About me
Where I am now: As of June 2020, I am a Postdoctoral Fellow at Texas State University with Prof. Andrea Banzatti. I work with Andrea, his students and our collaborators to connect my numerical models on the distribution of water in disks with observations taken with IR spectra and mm-interferometry.
I am also interested in understanding how water in its various phases moved around and was distributed in the early solar nebula, resulting in the solar system we see today (and at least one planet teeming with life!)
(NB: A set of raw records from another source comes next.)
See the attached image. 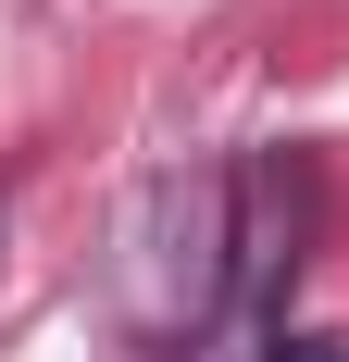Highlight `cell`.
Masks as SVG:
<instances>
[{
    "mask_svg": "<svg viewBox=\"0 0 349 362\" xmlns=\"http://www.w3.org/2000/svg\"><path fill=\"white\" fill-rule=\"evenodd\" d=\"M262 362H349V337H275Z\"/></svg>",
    "mask_w": 349,
    "mask_h": 362,
    "instance_id": "2",
    "label": "cell"
},
{
    "mask_svg": "<svg viewBox=\"0 0 349 362\" xmlns=\"http://www.w3.org/2000/svg\"><path fill=\"white\" fill-rule=\"evenodd\" d=\"M237 300V175H150L125 213V325L187 350Z\"/></svg>",
    "mask_w": 349,
    "mask_h": 362,
    "instance_id": "1",
    "label": "cell"
}]
</instances>
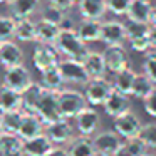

Research Interests: Protoplanetary disk – structure and evolution, snow lines, volatiles; Solar system science – early chemistry, minor planets; Astrobiology
My PhD work: I graduated with a PhD from Arizona State University in December 2018, from an incredibly interdisciplinary department, School of Earth & Space Exploration (SESE). For my thesis, I had worked with Prof. Steven Desch on modeling disks with non-uniform turbulent viscosity, understanding their structure and evolution over time. My thesis also focused on modeling various radial transport processes of volatiles in disks, and understanding how the interplay of all these processes shaped the radial distribution of water in disks, leading to the abundances (eg. as ice-rock ratios) in asteroidal bodies and eventually planets that we see and the one we live on today.
My origin story: I did not know I wanted to be an astrophysicist when I was 6, or 10 or 13. But sometime after that, I did realize that I wanted to be a scientist. Astronomy, though, happened wholly unexpectedly when I found myself in my undergraduate college campus, in the heart of Southern India, with crystal-clear skies that I, being city-bred, had never seen before. What followed after that was not unlike a sci-fi inter-dimensional journey, where I moved from doing instrumentation for astronomy, to planetary astronomy analyzing cometary images, to modeling protoplanetary disks and its chemistry. I am thankful to my kind mentors for the opportunities they gave me to pursue these paths.